PROBLEM TO WORK ON: All of the lines below should be printed again exactly as they are.

Data entries:
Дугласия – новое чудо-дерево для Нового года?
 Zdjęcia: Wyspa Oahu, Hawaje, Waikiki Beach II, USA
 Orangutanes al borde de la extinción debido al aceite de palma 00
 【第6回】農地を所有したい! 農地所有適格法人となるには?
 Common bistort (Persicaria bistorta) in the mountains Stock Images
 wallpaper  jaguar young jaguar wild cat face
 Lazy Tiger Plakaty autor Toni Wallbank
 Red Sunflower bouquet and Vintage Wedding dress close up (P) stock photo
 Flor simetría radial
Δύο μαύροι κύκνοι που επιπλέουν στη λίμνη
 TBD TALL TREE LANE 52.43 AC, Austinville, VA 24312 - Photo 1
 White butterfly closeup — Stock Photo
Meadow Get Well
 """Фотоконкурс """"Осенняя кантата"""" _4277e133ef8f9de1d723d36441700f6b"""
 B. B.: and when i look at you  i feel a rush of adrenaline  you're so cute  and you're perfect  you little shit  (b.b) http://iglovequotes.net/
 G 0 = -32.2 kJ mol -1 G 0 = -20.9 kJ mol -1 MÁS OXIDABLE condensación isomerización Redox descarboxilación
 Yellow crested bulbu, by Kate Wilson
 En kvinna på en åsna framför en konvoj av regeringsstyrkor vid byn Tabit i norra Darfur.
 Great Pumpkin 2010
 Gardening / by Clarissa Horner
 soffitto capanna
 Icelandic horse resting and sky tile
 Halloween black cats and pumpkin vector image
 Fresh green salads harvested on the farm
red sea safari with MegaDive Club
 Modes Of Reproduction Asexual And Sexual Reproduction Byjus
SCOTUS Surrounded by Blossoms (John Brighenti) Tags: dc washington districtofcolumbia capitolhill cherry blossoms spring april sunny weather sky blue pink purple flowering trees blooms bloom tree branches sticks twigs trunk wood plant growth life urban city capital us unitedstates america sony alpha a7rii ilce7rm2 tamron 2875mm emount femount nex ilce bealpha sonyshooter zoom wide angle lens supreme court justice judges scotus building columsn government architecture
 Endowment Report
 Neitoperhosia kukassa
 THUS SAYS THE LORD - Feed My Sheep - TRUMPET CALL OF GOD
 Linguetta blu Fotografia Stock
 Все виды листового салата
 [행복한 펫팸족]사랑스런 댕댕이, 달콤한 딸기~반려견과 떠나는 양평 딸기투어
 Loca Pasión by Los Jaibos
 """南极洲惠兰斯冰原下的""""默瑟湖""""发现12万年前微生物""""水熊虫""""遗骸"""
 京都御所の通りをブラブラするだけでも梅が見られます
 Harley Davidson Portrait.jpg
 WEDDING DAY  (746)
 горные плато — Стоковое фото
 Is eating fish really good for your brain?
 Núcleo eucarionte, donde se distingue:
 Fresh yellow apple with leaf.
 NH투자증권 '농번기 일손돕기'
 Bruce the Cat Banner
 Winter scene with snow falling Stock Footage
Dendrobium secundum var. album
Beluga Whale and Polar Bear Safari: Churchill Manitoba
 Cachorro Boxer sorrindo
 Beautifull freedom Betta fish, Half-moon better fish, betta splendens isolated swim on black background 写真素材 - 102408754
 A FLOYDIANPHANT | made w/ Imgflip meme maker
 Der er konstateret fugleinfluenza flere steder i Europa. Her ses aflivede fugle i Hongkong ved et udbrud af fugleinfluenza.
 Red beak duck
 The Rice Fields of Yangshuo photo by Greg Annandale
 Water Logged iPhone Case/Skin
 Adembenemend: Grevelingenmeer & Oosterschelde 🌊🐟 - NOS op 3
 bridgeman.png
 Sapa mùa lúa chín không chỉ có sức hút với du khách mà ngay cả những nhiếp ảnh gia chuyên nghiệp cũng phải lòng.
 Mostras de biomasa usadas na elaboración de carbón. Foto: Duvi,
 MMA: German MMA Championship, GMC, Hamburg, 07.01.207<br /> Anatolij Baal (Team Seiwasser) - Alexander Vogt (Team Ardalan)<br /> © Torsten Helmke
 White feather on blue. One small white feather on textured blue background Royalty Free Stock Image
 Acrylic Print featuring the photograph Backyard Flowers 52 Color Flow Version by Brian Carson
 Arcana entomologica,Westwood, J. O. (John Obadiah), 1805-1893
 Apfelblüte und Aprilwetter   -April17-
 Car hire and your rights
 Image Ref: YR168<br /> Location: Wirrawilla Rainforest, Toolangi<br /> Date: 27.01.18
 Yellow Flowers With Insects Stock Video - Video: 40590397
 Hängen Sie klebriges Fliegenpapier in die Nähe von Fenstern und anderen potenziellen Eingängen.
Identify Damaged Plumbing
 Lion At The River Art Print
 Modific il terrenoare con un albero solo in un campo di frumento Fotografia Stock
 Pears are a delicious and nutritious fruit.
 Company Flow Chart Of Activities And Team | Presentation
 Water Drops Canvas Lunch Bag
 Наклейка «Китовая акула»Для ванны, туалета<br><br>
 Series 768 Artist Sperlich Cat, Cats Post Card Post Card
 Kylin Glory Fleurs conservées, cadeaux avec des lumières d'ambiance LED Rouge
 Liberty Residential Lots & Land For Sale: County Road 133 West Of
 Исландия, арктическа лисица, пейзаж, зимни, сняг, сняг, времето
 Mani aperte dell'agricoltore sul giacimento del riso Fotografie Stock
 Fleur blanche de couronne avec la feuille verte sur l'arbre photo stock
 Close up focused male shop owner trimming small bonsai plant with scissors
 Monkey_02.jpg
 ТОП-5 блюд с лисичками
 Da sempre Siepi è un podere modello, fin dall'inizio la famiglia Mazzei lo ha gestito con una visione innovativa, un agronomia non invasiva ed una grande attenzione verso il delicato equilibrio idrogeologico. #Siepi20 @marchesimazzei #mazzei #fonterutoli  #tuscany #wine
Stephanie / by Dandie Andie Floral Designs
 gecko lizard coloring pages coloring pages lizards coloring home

WRITTEN REPLY:
Дугласия – новое чудо-дерево для Нового года?
 Zdjęcia: Wyspa Oahu, Hawaje, Waikiki Beach II, USA
 Orangutanes al borde de la extinción debido al aceite de palma 00
 【第6回】農地を所有したい! 農地所有適格法人となるには?
 Common bistort (Persicaria bistorta) in the mountains Stock Images
 wallpaper  jaguar young jaguar wild cat face
 Lazy Tiger Plakaty autor Toni Wallbank
 Red Sunflower bouquet and Vintage Wedding dress close up (P) stock photo
 Flor simetría radial
Δύο μαύροι κύκνοι που επιπλέουν στη λίμνη
 TBD TALL TREE LANE 52.43 AC, Austinville, VA 24312 - Photo 1
 White butterfly closeup — Stock Photo
Meadow Get Well
 """Фотоконкурс """"Осенняя кантата"""" _4277e133ef8f9de1d723d36441700f6b"""
 B. B.: and when i look at you  i feel a rush of adrenaline  you're so cute  and you're perfect  you little shit  (b.b) http://iglovequotes.net/
 G 0 = -32.2 kJ mol -1 G 0 = -20.9 kJ mol -1 MÁS OXIDABLE condensación isomerización Redox descarboxilación
 Yellow crested bulbu, by Kate Wilson
 En kvinna på en åsna framför en konvoj av regeringsstyrkor vid byn Tabit i norra Darfur.
 Great Pumpkin 2010
 Gardening / by Clarissa Horner
 soffitto capanna
 Icelandic horse resting and sky tile
 Halloween black cats and pumpkin vector image
 Fresh green salads harvested on the farm
red sea safari with MegaDive Club
 Modes Of Reproduction Asexual And Sexual Reproduction Byjus
SCOTUS Surrounded by Blossoms (John Brighenti) Tags: dc washington districtofcolumbia capitolhill cherry blossoms spring april sunny weather sky blue pink purple flowering trees blooms bloom tree branches sticks twigs trunk wood plant growth life urban city capital us unitedstates america sony alpha a7rii ilce7rm2 tamron 2875mm emount femount nex ilce bealpha sonyshooter zoom wide angle lens supreme court justice judges scotus building columsn government architecture
 Endowment Report
 Neitoperhosia kukassa
 THUS SAYS THE LORD - Feed My Sheep - TRUMPET CALL OF GOD
 Linguetta blu Fotografia Stock
 Все виды листового салата
 [행복한 펫팸족]사랑스런 댕댕이, 달콤한 딸기~반려견과 떠나는 양평 딸기투어
 Loca Pasión by Los Jaibos
 """南极洲惠兰斯冰原下的""""默瑟湖""""发现12万年前微生物""""水熊虫""""遗骸"""
 京都御所の通りをブラブラするだけでも梅が見られます
 Harley Davidson Portrait.jpg
 WEDDING DAY  (746)
 горные плато — Стоковое фото
 Is eating fish really good for your brain?
 Núcleo eucarionte, donde se distingue:
 Fresh yellow apple with leaf.
 NH투자증권 '농번기 일손돕기'
 Bruce the Cat Banner
 Winter scene with snow falling Stock Footage
Dendrobium secundum var. album
Beluga Whale and Polar Bear Safari: Churchill Manitoba
 Cachorro Boxer sorrindo
 Beautifull freedom Betta fish, Half-moon better fish, betta splendens isolated swim on black background 写真素材 - 102408754
 A FLOYDIANPHANT | made w/ Imgflip meme maker
 Der er konstateret fugleinfluenza flere steder i Europa. Her ses aflivede fugle i Hongkong ved et udbrud af fugleinfluenza.
 Red beak duck
 The Rice Fields of Yangshuo photo by Greg Annandale
 Water Logged iPhone Case/Skin
 Adembenemend: Grevelingenmeer & Oosterschelde 🌊🐟 - NOS op 3
 bridgeman.png
 Sapa mùa lúa chín không chỉ có sức hút với du khách mà ngay cả những nhiếp ảnh gia chuyên nghiệp cũng phải lòng.
 Mostras de biomasa usadas na elaboración de carbón. Foto: Duvi,
 MMA: German MMA Championship, GMC, Hamburg, 07.01.207<br /> Anatolij Baal (Team Seiwasser) - Alexander Vogt (Team Ardalan)<br /> © Torsten Helmke
 White feather on blue. One small white feather on textured blue background Royalty Free Stock Image
 Acrylic Print featuring the photograph Backyard Flowers 52 Color Flow Version by Brian Carson
 Arcana entomologica,Westwood, J. O. (John Obadiah), 1805-1893
 Apfelblüte und Aprilwetter   -April17-
 Car hire and your rights
 Image Ref: YR168<br /> Location: Wirrawilla Rainforest, Toolangi<br /> Date: 27.01.18
 Yellow Flowers With Insects Stock Video - Video: 40590397
 Hängen Sie klebriges Fliegenpapier in die Nähe von Fenstern und anderen potenziellen Eingängen.
Identify Damaged Plumbing
 Lion At The River Art Print
 Modific il terrenoare con un albero solo in un campo di frumento Fotografia Stock
 Pears are a delicious and nutritious fruit.
 Company Flow Chart Of Activities And Team | Presentation
 Water Drops Canvas Lunch Bag
 Наклейка «Китовая акула»Для ванны, туалета<br><br>
 Series 768 Artist Sperlich Cat, Cats Post Card Post Card
 Kylin Glory Fleurs conservées, cadeaux avec des lumières d'ambiance LED Rouge
 Liberty Residential Lots & Land For Sale: County Road 133 West Of
 Исландия, арктическа лисица, пейзаж, зимни, сняг, сняг, времето
 Mani aperte dell'agricoltore sul giacimento del riso Fotografie Stock
 Fleur blanche de couronne avec la feuille verte sur l'arbre photo stock
 Close up focused male shop owner trimming small bonsai plant with scissors
 Monkey_02.jpg
 ТОП-5 блюд с лисичками
 Da sempre Siepi è un podere modello, fin dall'inizio la famiglia Mazzei lo ha gestito con una visione innovativa, un agronomia non invasiva ed una grande attenzione verso il delicato equilibrio idrogeologico. #Siepi20 @marchesimazzei #mazzei #fonterutoli  #tuscany #wine
Stephanie / by Dandie Andie Floral Designs
 gecko lizard coloring pages coloring pages lizards coloring home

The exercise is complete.